Oleh: Emrus Sihombing
Dua menteri Kabinet Indonesia Maju silang pendapat di ruang publik. Kedua menteri itu, Sri Mulyani, Menteri Keuangan serta Abdul Halim Iskandar, Menteri Desa, Pembangunan Daerah Tertinggal dan Transmigrasi.
Sri Mulyani menyebut ada dana desa sempat mengalir ke desa yang tak berpenduduk. Di ruang publik disebut sebagai desa fiktif atau “desa hantu”.
Sebagai menteri yang bertanggungjawab pembangunan di desa yaitu Menteri Desa, Pembangunan Daerah Tertinggal dan Transmigrasi (Mendes PDTT) Abdul Halim Iskandar membantah keras pernyataan Sri Mulyani tersebut.
Abdul Halim Iskandar mengaku sudah melakukan penelusuran dan tak menemukan desa fiktif sebagai mana disebut Sri Mulyani.
Dua pandangan yang sangat berseberangan ini sejatinya diungkapkan dan dibahas tuntas dalam rapat internal kabinet.
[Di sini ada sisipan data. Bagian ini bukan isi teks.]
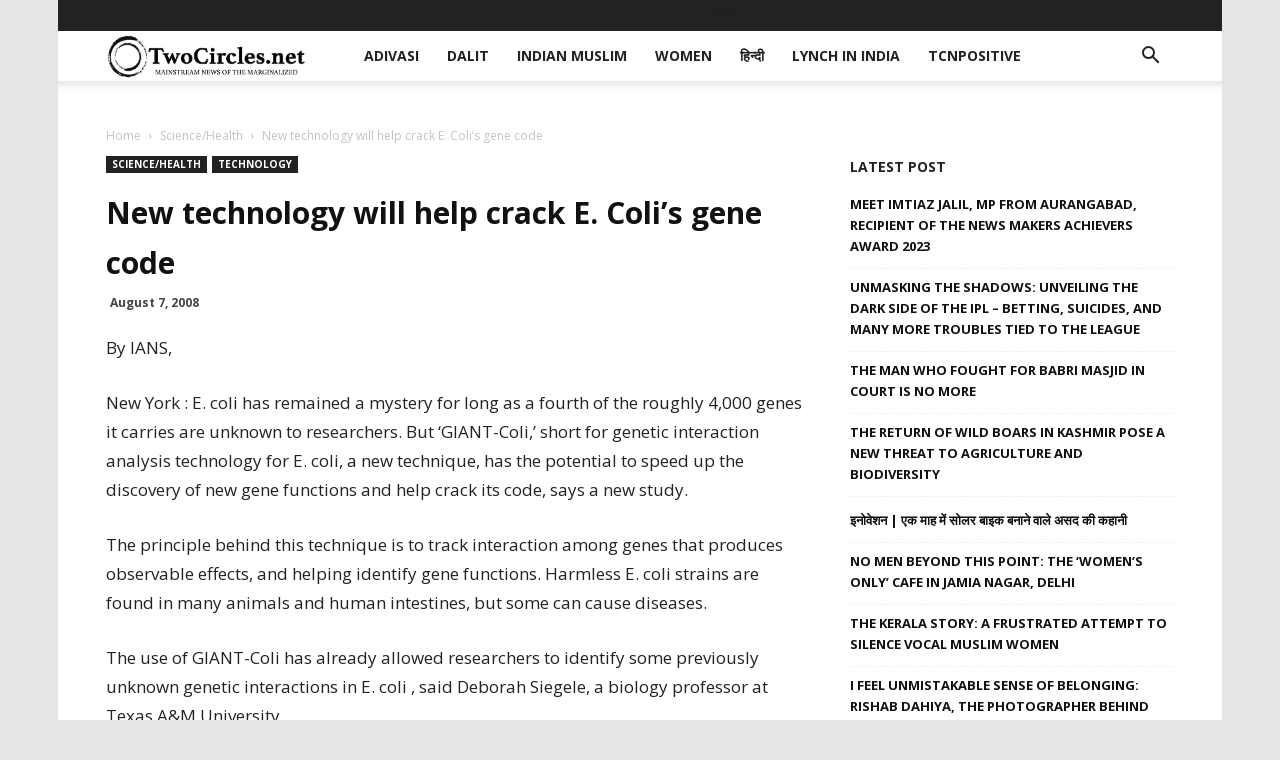

--- FILE ---
content_type: text/html; charset=UTF-8
request_url: https://twocircles.net/wp-admin/admin-ajax.php?td_theme_name=Newspaper&v=9.7.2
body_size: -422
content:
{"95494":41}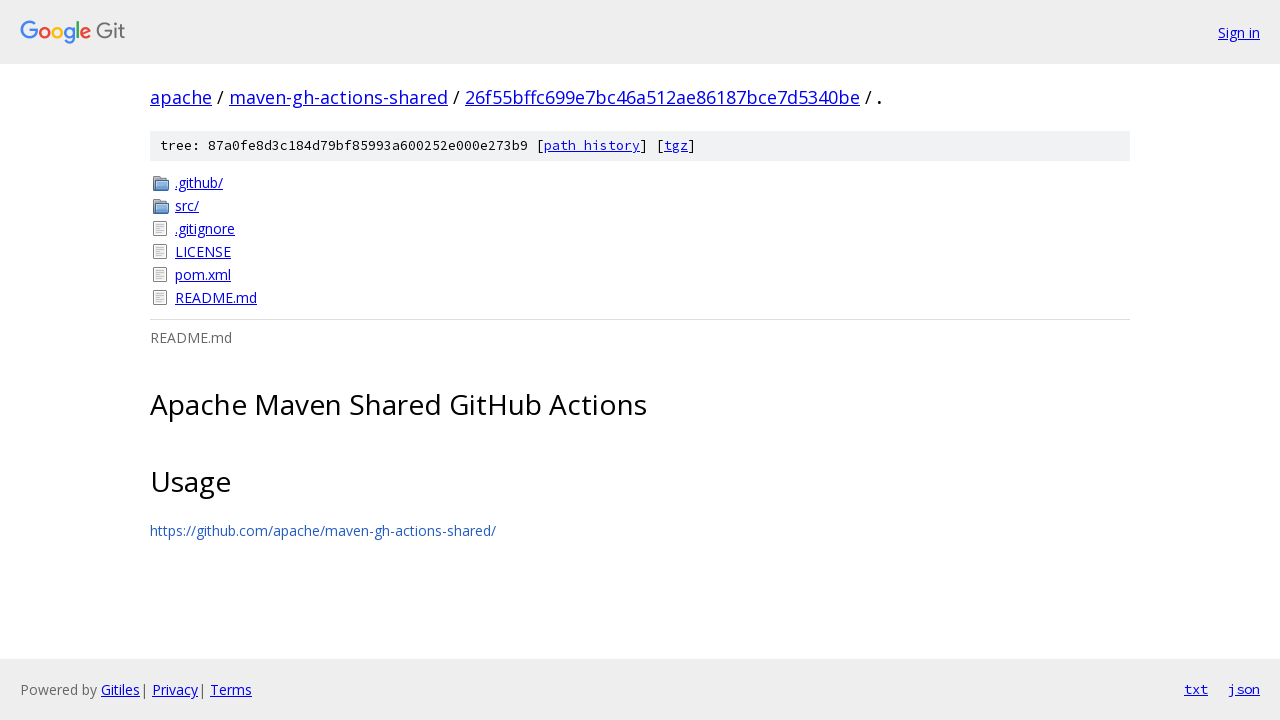

--- FILE ---
content_type: text/html; charset=utf-8
request_url: https://apache.googlesource.com/maven-gh-actions-shared/+/26f55bffc699e7bc46a512ae86187bce7d5340be/
body_size: 924
content:
<!DOCTYPE html><html lang="en"><head><meta charset="utf-8"><meta name="viewport" content="width=device-width, initial-scale=1"><title>/ - maven-gh-actions-shared - Git at Google</title><link rel="stylesheet" type="text/css" href="/+static/base.css"><link rel="stylesheet" type="text/css" href="/+static/doc.css"><link rel="stylesheet" type="text/css" href="/+static/prettify/prettify.css"><!-- default customHeadTagPart --></head><body class="Site"><header class="Site-header"><div class="Header"><a class="Header-image" href="/"><img src="//www.gstatic.com/images/branding/lockups/2x/lockup_git_color_108x24dp.png" width="108" height="24" alt="Google Git"></a><div class="Header-menu"> <a class="Header-menuItem" href="https://accounts.google.com/AccountChooser?faa=1&amp;continue=https://apache.googlesource.com/login/maven-gh-actions-shared/%2B/26f55bffc699e7bc46a512ae86187bce7d5340be/">Sign in</a> </div></div></header><div class="Site-content"><div class="Container "><div class="Breadcrumbs"><a class="Breadcrumbs-crumb" href="/?format=HTML">apache</a> / <a class="Breadcrumbs-crumb" href="/maven-gh-actions-shared/">maven-gh-actions-shared</a> / <a class="Breadcrumbs-crumb" href="/maven-gh-actions-shared/+/26f55bffc699e7bc46a512ae86187bce7d5340be">26f55bffc699e7bc46a512ae86187bce7d5340be</a> / <span class="Breadcrumbs-crumb">.</span></div><div class="TreeDetail"><div class="u-sha1 u-monospace TreeDetail-sha1">tree: 87a0fe8d3c184d79bf85993a600252e000e273b9 [<a href="/maven-gh-actions-shared/+log/26f55bffc699e7bc46a512ae86187bce7d5340be/">path history</a>] <span>[<a href="/maven-gh-actions-shared/+archive/26f55bffc699e7bc46a512ae86187bce7d5340be.tar.gz">tgz</a>]</span></div><ol class="FileList"><li class="FileList-item FileList-item--gitTree" title="Tree - .github/"><a class="FileList-itemLink" href="/maven-gh-actions-shared/+/26f55bffc699e7bc46a512ae86187bce7d5340be/.github/">.github/</a></li><li class="FileList-item FileList-item--gitTree" title="Tree - src/"><a class="FileList-itemLink" href="/maven-gh-actions-shared/+/26f55bffc699e7bc46a512ae86187bce7d5340be/src/">src/</a></li><li class="FileList-item FileList-item--regularFile" title="Regular file - .gitignore"><a class="FileList-itemLink" href="/maven-gh-actions-shared/+/26f55bffc699e7bc46a512ae86187bce7d5340be/.gitignore">.gitignore</a></li><li class="FileList-item FileList-item--regularFile" title="Regular file - LICENSE"><a class="FileList-itemLink" href="/maven-gh-actions-shared/+/26f55bffc699e7bc46a512ae86187bce7d5340be/LICENSE">LICENSE</a></li><li class="FileList-item FileList-item--regularFile" title="Regular file - pom.xml"><a class="FileList-itemLink" href="/maven-gh-actions-shared/+/26f55bffc699e7bc46a512ae86187bce7d5340be/pom.xml">pom.xml</a></li><li class="FileList-item FileList-item--regularFile" title="Regular file - README.md"><a class="FileList-itemLink" href="/maven-gh-actions-shared/+/26f55bffc699e7bc46a512ae86187bce7d5340be/README.md">README.md</a></li></ol><div class="InlineReadme"><div class="InlineReadme-path">README.md</div><div class="doc"><h1><a class="h" name="Apache-Maven-Shared-GitHub-Actions" href="#Apache-Maven-Shared-GitHub-Actions"><span></span></a><a class="h" name="apache-maven-shared-github-actions" href="#apache-maven-shared-github-actions"><span></span></a>Apache Maven Shared GitHub Actions</h1><h1><a class="h" name="Usage" href="#Usage"><span></span></a><a class="h" name="usage" href="#usage"><span></span></a>Usage</h1><p><a href="https://github.com/apache/maven-gh-actions-shared/">https://github.com/apache/maven-gh-actions-shared/</a></p></div></div></div></div> <!-- Container --></div> <!-- Site-content --><footer class="Site-footer"><div class="Footer"><span class="Footer-poweredBy">Powered by <a href="https://gerrit.googlesource.com/gitiles/">Gitiles</a>| <a href="https://policies.google.com/privacy">Privacy</a>| <a href="https://policies.google.com/terms">Terms</a></span><span class="Footer-formats"><a class="u-monospace Footer-formatsItem" href="?format=TEXT">txt</a> <a class="u-monospace Footer-formatsItem" href="?format=JSON">json</a></span></div></footer></body></html>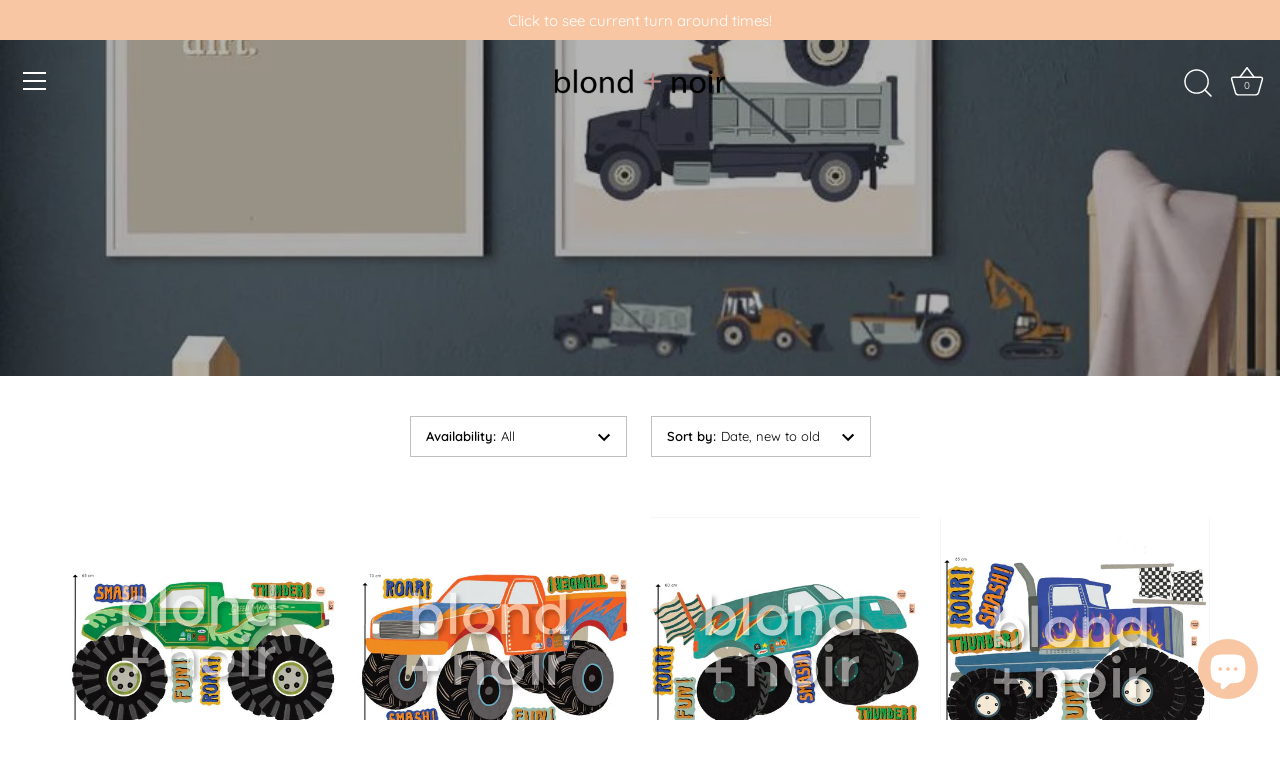

--- FILE ---
content_type: text/css
request_url: https://blondnoir.com/cdn/shop/t/36/assets/bold.css?v=96716669812164961211648744615
body_size: -604
content:
label{font-size:inherit;line-height:inherit;letter-spacing:inherit;text-transform:inherit}.bold_option_element input{margin-bottom:1em}.bold_option_element select{display:block;margin-bottom:1em;color:#000;border:1px solid #bfbfbf;background:#fff;padding:1em;max-width:100%;width:432px;min-height:32px;border-radius:0;-webkit-appearance:none}
/*# sourceMappingURL=/cdn/shop/t/36/assets/bold.css.map?v=96716669812164961211648744615 */
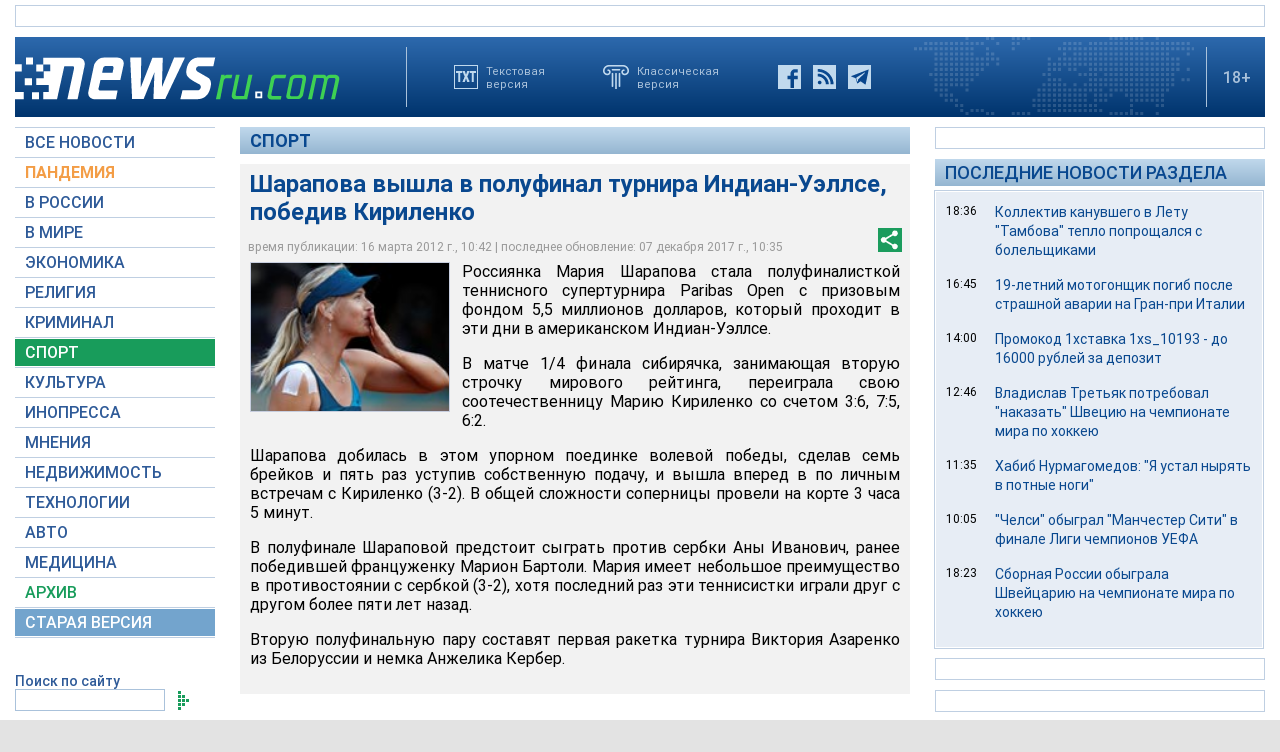

--- FILE ---
content_type: text/html; charset=utf-8
request_url: https://www.google.com/recaptcha/api2/aframe
body_size: 270
content:
<!DOCTYPE HTML><html><head><meta http-equiv="content-type" content="text/html; charset=UTF-8"></head><body><script nonce="qZ7FzvXwktwvBiMzEqJ_fA">/** Anti-fraud and anti-abuse applications only. See google.com/recaptcha */ try{var clients={'sodar':'https://pagead2.googlesyndication.com/pagead/sodar?'};window.addEventListener("message",function(a){try{if(a.source===window.parent){var b=JSON.parse(a.data);var c=clients[b['id']];if(c){var d=document.createElement('img');d.src=c+b['params']+'&rc='+(localStorage.getItem("rc::a")?sessionStorage.getItem("rc::b"):"");window.document.body.appendChild(d);sessionStorage.setItem("rc::e",parseInt(sessionStorage.getItem("rc::e")||0)+1);localStorage.setItem("rc::h",'1769430396321');}}}catch(b){}});window.parent.postMessage("_grecaptcha_ready", "*");}catch(b){}</script></body></html>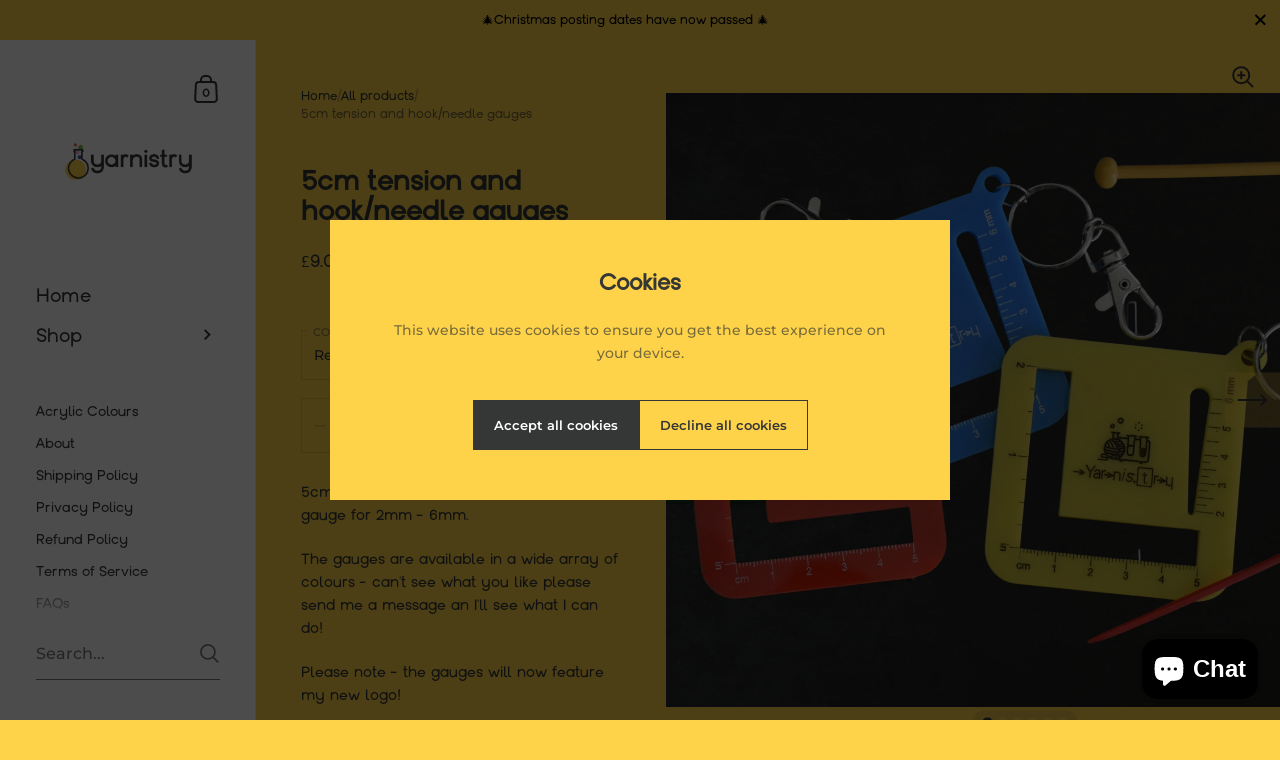

--- FILE ---
content_type: text/css
request_url: https://yarnistryshop.com/cdn/shop/t/12/assets/component-newsletter.css?v=118693846231760835701711657765
body_size: -159
content:
.newsletter__title{margin-bottom:1.75em}.newsletter__form{width:100%;margin-bottom:3em}.newsletter__form div{position:relative}.newsletter__input{width:100%;color:rgba(var(--color-body-txt),1);border:1px solid rgba(var(--color-body-txt),.36);padding:0 20px;transition:all .1s linear}.newsletter__input::placeholder{opacity:1;color:rgba(var(--color-body-txt),1)}.no-touchevents .newsletter__input:hover{border-color:rgba(var(--color-body-txt),.56)}.newsletter__input:focus{border-color:rgba(var(--color-body-txt),.56);box-shadow:0 0 0 3px rgba(var(--color-body-txt),.14)}.newsletter__input+.newsletter__submit{transition:all .1s linear}.newsletter__input:focus,.newsletter__input.filled{opacity:1!important}.newsletter__input:focus+.newsletter__submit,.newsletter__input.filled+.newsletter__submit{opacity:1!important}.newsletter__submit{position:absolute;top:0;height:100%;display:flex;align-items:center;cursor:pointer}html[dir=rtl] .newsletter__submit{left:20px}html[dir=ltr] .newsletter__submit{right:20px}.newsletter__submit>span{height:21px}.newsletter__submit path{transition:all .1s linear;fill:rgba(var(--color-body-txt),1)}.no-touchevents .newsletter__submit:hover,.newsletter__submit:focus{opacity:1!important}.no-touchevents .newsletter__submit:hover path,.newsletter__submit:focus path{fill:rgba(var(--color-body-accent),1)}.newsletter__text{line-height:1.7;opacity:.66;margin-bottom:2em}.newsletter__text+.newsletter__title{margin-top:2.25em}.newsletter>div>*:last-child{margin-bottom:0}
/*# sourceMappingURL=/cdn/shop/t/12/assets/component-newsletter.css.map?v=118693846231760835701711657765 */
Bisa di rapat kabinet paripurna yang dipimpin presiden. Bisa rapat kabinet terbatas yang dipimpin wakil presiden. Atau. bisa juga dalam rapat kabinet khusus yang dipimpin oleh Menko yang terkait.
Di dalam rapat kabinet inilah mereka berdua adu fakta, data, bukti, landasan hukum yang terkait, argumentasi dan bila diperlukan saling mengemukakan dalil untuk membuat kesepakatan dan atau keputusan sebagai landasan kedua menteri tersebut dalam berwacana di ruang publik tentang keberadaan desa yang sedang mereka “ributkan” itu. Sebab, mereka berdua dalam satu “perahu” yang sama, Kabinet Indonesua Maju.
Namun persoalan sudah berbeda. Mereka berdua sudah “terlanjur” saling berseberangan tentang objek yang sama di ruang publik.